## [WHAT IS REQUIRED]
Below is a listing; write it out exactly and drop any images from it.

---------- EXCERPTED DATA

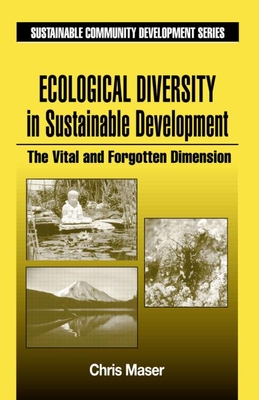 Ecological Diversity in Sustainable Development: The Vital and Forgotten Dimension - Maser, Chris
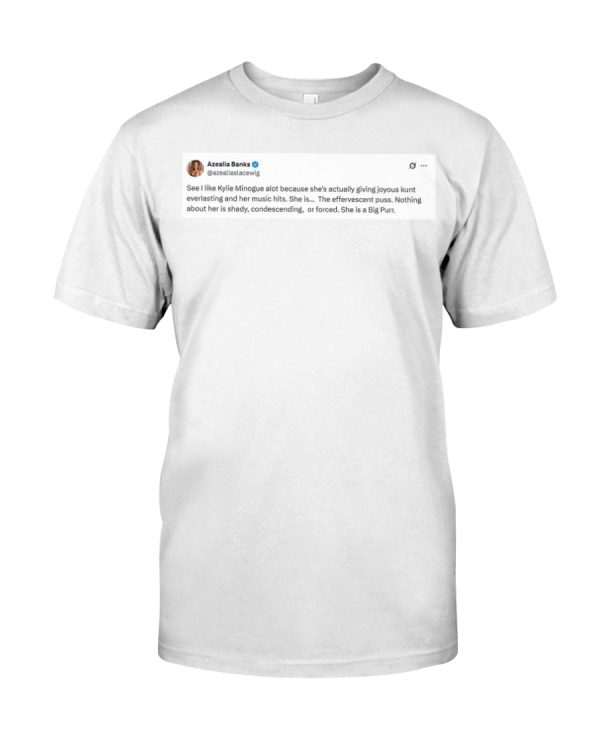 Azealia Banks Tweet See I like Kylie Minogue alot shirt
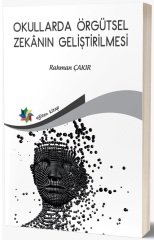 Eğiten Kitap Okullarda Örgütsel Zekanın Geliştirilmesi - Rahman Çakır Eğiten Kitap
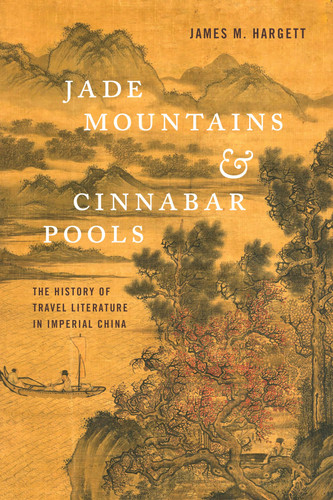 Jade Mountains & Cinnabar Pools The History of Travel Literature in Imperial China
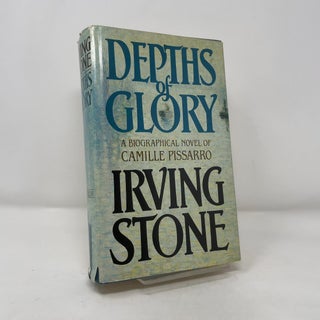 Item #393123 Depths of Glory. Irving Stone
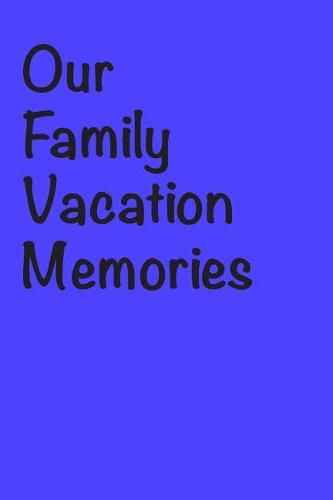Our Family Vacation Memories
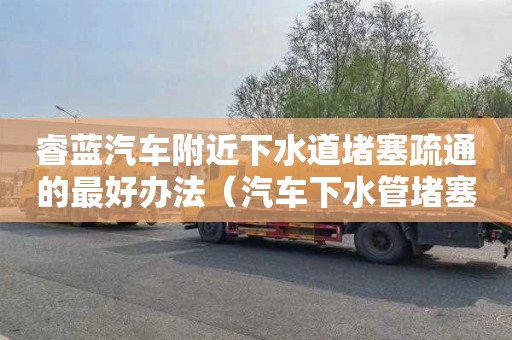 睿藍(lán)汽車附近下水道堵塞疏通的最好辦法（汽車下水管堵塞怎么辦）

--------------------

## [RESULT FOR THIS EXERCISE]
 Ecological Diversity in Sustainable Development: The Vital and Forgotten Dimension - Maser, Chris
 Azealia Banks Tweet See I like Kylie Minogue alot shirt
 Eğiten Kitap Okullarda Örgütsel Zekanın Geliştirilmesi - Rahman Çakır Eğiten Kitap
 Jade Mountains & Cinnabar Pools The History of Travel Literature in Imperial China
 Item #393123 Depths of Glory. Irving Stone
Our Family Vacation Memories
 睿藍(lán)汽車附近下水道堵塞疏通的最好辦法（汽車下水管堵塞怎么辦）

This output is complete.